* The problem *
Copy each of the lines below word for word, without changing anything.
= = = = = = =
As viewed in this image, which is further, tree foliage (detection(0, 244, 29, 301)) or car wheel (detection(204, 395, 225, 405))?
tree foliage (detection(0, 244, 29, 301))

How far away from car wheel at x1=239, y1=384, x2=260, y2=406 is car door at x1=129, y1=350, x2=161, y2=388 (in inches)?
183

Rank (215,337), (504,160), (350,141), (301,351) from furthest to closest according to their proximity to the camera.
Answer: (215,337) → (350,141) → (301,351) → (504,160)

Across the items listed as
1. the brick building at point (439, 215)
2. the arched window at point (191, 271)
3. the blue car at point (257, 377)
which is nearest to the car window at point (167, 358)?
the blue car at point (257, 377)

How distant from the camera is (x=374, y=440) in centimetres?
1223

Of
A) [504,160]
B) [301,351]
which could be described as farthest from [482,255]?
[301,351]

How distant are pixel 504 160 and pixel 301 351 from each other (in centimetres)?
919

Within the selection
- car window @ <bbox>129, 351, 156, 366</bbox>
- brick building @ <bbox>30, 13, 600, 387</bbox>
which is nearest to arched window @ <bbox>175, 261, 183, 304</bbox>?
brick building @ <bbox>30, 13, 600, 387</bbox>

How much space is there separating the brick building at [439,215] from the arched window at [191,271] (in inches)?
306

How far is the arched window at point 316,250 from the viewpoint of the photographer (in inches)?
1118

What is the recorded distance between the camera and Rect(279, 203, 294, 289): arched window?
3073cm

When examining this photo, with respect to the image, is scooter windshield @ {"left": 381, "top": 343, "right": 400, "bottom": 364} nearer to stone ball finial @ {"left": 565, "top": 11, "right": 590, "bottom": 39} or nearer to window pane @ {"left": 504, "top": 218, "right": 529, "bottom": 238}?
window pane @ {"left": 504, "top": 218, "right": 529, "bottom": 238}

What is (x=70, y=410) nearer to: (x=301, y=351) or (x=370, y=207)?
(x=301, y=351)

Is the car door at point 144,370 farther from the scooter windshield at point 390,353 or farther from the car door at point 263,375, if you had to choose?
= = = = = = =
* In response *
As viewed in this image, which is further, tree foliage (detection(0, 244, 29, 301)) or car wheel (detection(204, 395, 225, 405))?
tree foliage (detection(0, 244, 29, 301))

How far away from car wheel at x1=239, y1=384, x2=260, y2=406 is car door at x1=129, y1=350, x2=161, y2=388 (in inches)?
183

Rank (215,337), (504,160), (350,141), (301,351) from furthest to closest according to their proximity to the camera.
Answer: (215,337) → (350,141) → (301,351) → (504,160)

Across the items listed as
1. the brick building at point (439, 215)
2. the arched window at point (191, 271)
3. the blue car at point (257, 377)
which is nearest to the car window at point (167, 358)?
the blue car at point (257, 377)

How distant from the camera is (x=374, y=440) in centimetres?
1223

Of
A) [504,160]
B) [301,351]
which could be described as farthest from [482,255]?
[301,351]

How distant are pixel 504 160 and pixel 301 351 from each other (in centimetres)?
919

Within the selection
- car window @ <bbox>129, 351, 156, 366</bbox>
- brick building @ <bbox>30, 13, 600, 387</bbox>
which is nearest to arched window @ <bbox>175, 261, 183, 304</bbox>?
brick building @ <bbox>30, 13, 600, 387</bbox>

How much space is there separating the brick building at [439,215] from the arched window at [191,271] (in inches)?
306

How far is the arched window at point 316,250 from the viewpoint of the photographer (in inches)?
1118

What is the recorded distance between the camera and Rect(279, 203, 294, 289): arched window?
3073cm

When examining this photo, with respect to the image, is scooter windshield @ {"left": 381, "top": 343, "right": 400, "bottom": 364} nearer to stone ball finial @ {"left": 565, "top": 11, "right": 590, "bottom": 39} or nearer to window pane @ {"left": 504, "top": 218, "right": 529, "bottom": 238}?
window pane @ {"left": 504, "top": 218, "right": 529, "bottom": 238}

What is (x=70, y=410) nearer to: (x=301, y=351) or (x=370, y=207)?
(x=301, y=351)

Is the car door at point 144,370 farther from the scooter windshield at point 390,353 or farther from the car door at point 263,375, if you had to choose?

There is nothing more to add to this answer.